Tale scenario impone una riflessione circa il ruolo delle banche nell’economia, specie in presenza di una fase ciclica recessiva.
Troppo spesso gli istituti di credito svolgono una funzione pro-ciclica abbondando nei finanziamenti quando i settori economici (imprese e famiglie) sono liquidi e invece adottando comportamenti fortemente cautelativi quando le condizioni del mercato si fanno più difficili e gli operatori hanno maggior bisogno di sostegno finanziario.
Come noto i grandi gruppi finanziari obbediscono principalmente ai dettami imposti dal mercato per cui la funzione istituzionale di volano dell’economia – canalizzare denaro dai settori economici in surplus a quelli in deficit di liquidità – è spesso soppiantata dalla operatività di pura finanza, dove il rapporto rendimento /rischio risulta più elevato e ciò aggrada gli azionisti.
Viene da chiedersi se non siamo in presenza di un effetto spiazzamento (crowding out effect) da parte delle maggiori istituzioni finanziarie e cosa si può fare per rimediare a tale pericolosa involuzione .
Tale effetto è generalmente conosciuto come una riduzione nei consumi e investimenti privati a causa di un aumento della spesa pubblica. In pratica lo stato con la sua attività nell’economia porta fuori mercato gli altri operatori privati.

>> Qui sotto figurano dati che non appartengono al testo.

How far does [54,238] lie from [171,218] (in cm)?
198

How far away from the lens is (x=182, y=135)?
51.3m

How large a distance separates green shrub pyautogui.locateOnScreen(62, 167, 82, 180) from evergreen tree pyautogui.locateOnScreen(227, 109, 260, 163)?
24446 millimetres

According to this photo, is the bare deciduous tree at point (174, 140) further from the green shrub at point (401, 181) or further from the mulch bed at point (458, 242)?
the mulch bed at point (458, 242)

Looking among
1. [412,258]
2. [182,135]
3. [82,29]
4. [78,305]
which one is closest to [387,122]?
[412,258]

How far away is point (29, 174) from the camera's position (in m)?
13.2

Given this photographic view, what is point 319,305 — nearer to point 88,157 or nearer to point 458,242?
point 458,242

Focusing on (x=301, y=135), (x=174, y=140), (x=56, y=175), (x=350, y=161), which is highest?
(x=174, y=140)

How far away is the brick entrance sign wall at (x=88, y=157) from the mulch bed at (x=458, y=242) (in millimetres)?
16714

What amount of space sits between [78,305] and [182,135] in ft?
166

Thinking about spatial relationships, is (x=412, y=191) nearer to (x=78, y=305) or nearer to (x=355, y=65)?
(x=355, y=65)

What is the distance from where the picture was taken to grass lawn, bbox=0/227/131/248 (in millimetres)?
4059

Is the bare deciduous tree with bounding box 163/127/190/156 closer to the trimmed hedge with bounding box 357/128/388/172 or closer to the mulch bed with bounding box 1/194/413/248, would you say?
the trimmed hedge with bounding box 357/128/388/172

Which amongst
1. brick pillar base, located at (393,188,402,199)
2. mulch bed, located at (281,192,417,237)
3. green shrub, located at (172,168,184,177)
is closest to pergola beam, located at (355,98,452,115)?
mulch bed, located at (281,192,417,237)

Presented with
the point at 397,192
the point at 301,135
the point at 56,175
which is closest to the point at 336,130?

Ma oggi tale concetto a mio avviso è estendibile anche ai gruppi finanziari che sono divenuti troppo grandi non solo per poter essere lasciati fallire (“too big to be let fail”) ma anche per poter agire senza controllo alcuno. Tali organismi hanno assunto una fisonomia “semipubblica” pur essendo di natura nettamente privatistica. In altri termini quando un player di vaste dimensioni come una banca si posiziona sul mercato e si aggiudica la disponibilità di un fattore produttivo scarso (nella fattispecie capitale finanziario) gli altri operatori che necessitano di tale fattore per la produzione subiscono un effetto spiazzamento più o meno importante. Questa perdita di accesso “avviene a margine” rendendo il fattore produttivo (denaro) più caro di quanto sia giustificato dalle condizioni di efficienza e potenzialità economica del grosso player.
I rischi di tenuta del sistema economico e finanziario europeo impongono pertanto un nuovo orientamento da parte degli operatori creditizi e di chi svolge la funzione di regolamentazione e di controllo.
La normativa sul grado di patrimonializzazione delle banche (sancita dalle varie Basilea II e III) ha il pregio di voler garantire una maggiore stabilità dei sistemi finanziari. Ma oggi occorre uno sforzo ulteriore per evitare che tale ricerca di stabilità patrimoniale in ultima analisi ingessi il sistema economico e diventi un alibi per le banche per non rischiare sul fronte del credito.
Non credo che la soluzione possa essere quella della nazionalizzazione delle banche certo è che la sostenibilità dell’economia finanziaria dipende dalla solidità dell’economia reale e le banche devono tornare a svolgere la funzione per la quale sono nate.